> **TASK INSTRUCTIONS**
Extract the lines exactly as they appear, starting with the line that contains "Noting the positions" and going on through the end of the lines. Leave the pictures out of your answer.

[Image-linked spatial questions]
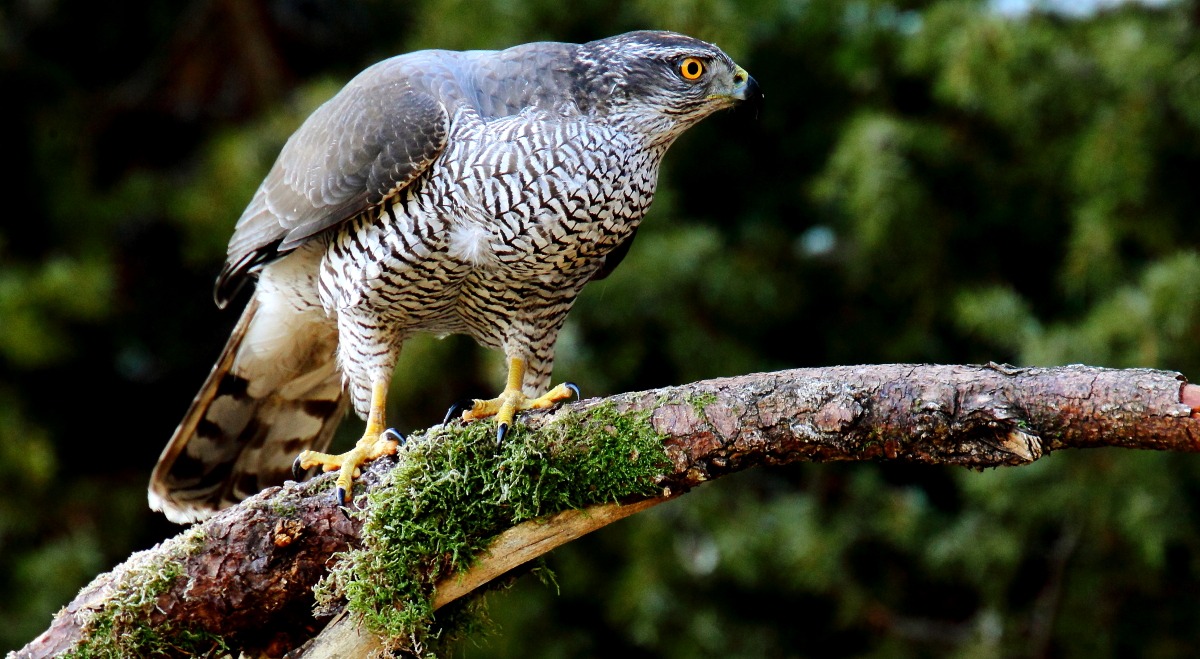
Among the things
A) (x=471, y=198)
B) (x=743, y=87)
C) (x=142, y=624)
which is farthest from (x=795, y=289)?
(x=142, y=624)

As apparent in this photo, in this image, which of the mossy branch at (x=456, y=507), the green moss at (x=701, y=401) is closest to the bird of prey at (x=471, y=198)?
the mossy branch at (x=456, y=507)

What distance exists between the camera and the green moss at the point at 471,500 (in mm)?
2725

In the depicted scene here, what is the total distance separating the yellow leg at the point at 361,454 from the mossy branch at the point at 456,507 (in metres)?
0.05

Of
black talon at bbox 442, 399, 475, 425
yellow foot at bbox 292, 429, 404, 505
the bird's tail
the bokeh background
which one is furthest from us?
the bokeh background

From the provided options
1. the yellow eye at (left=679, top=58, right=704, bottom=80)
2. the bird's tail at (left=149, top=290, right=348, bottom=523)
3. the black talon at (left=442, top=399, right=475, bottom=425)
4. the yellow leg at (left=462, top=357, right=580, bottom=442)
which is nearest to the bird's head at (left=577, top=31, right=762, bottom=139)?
the yellow eye at (left=679, top=58, right=704, bottom=80)

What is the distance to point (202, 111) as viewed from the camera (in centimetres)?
645

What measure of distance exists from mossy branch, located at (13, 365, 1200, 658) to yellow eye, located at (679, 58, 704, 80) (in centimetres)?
99

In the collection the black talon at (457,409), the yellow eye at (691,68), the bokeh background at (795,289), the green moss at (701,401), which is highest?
the yellow eye at (691,68)

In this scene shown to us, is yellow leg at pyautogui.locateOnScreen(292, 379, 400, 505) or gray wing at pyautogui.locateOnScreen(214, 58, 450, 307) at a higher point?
gray wing at pyautogui.locateOnScreen(214, 58, 450, 307)

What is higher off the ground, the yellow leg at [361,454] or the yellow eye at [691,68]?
the yellow eye at [691,68]

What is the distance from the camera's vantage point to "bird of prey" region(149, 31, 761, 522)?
3.13 metres

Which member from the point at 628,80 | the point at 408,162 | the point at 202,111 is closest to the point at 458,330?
the point at 408,162

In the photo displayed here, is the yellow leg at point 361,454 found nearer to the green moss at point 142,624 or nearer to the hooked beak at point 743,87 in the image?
the green moss at point 142,624

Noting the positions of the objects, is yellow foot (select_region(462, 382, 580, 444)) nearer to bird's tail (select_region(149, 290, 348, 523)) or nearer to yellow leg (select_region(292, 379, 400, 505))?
yellow leg (select_region(292, 379, 400, 505))
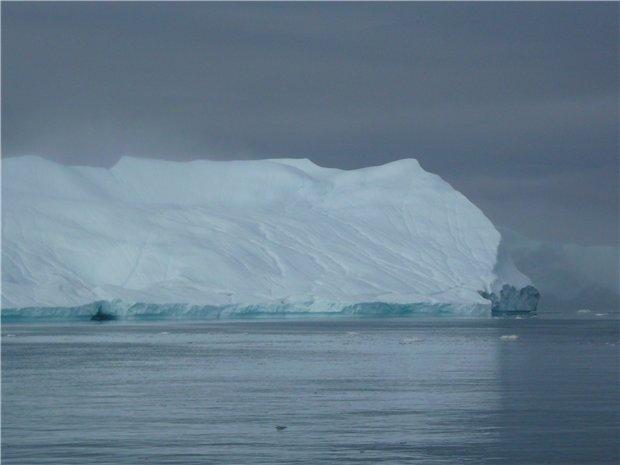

> **TASK OUTPUT**
Noting the positions of the objects, is yellow foot (select_region(462, 382, 580, 444)) nearer to bird's tail (select_region(149, 290, 348, 523)) or nearer to yellow leg (select_region(292, 379, 400, 505))?
yellow leg (select_region(292, 379, 400, 505))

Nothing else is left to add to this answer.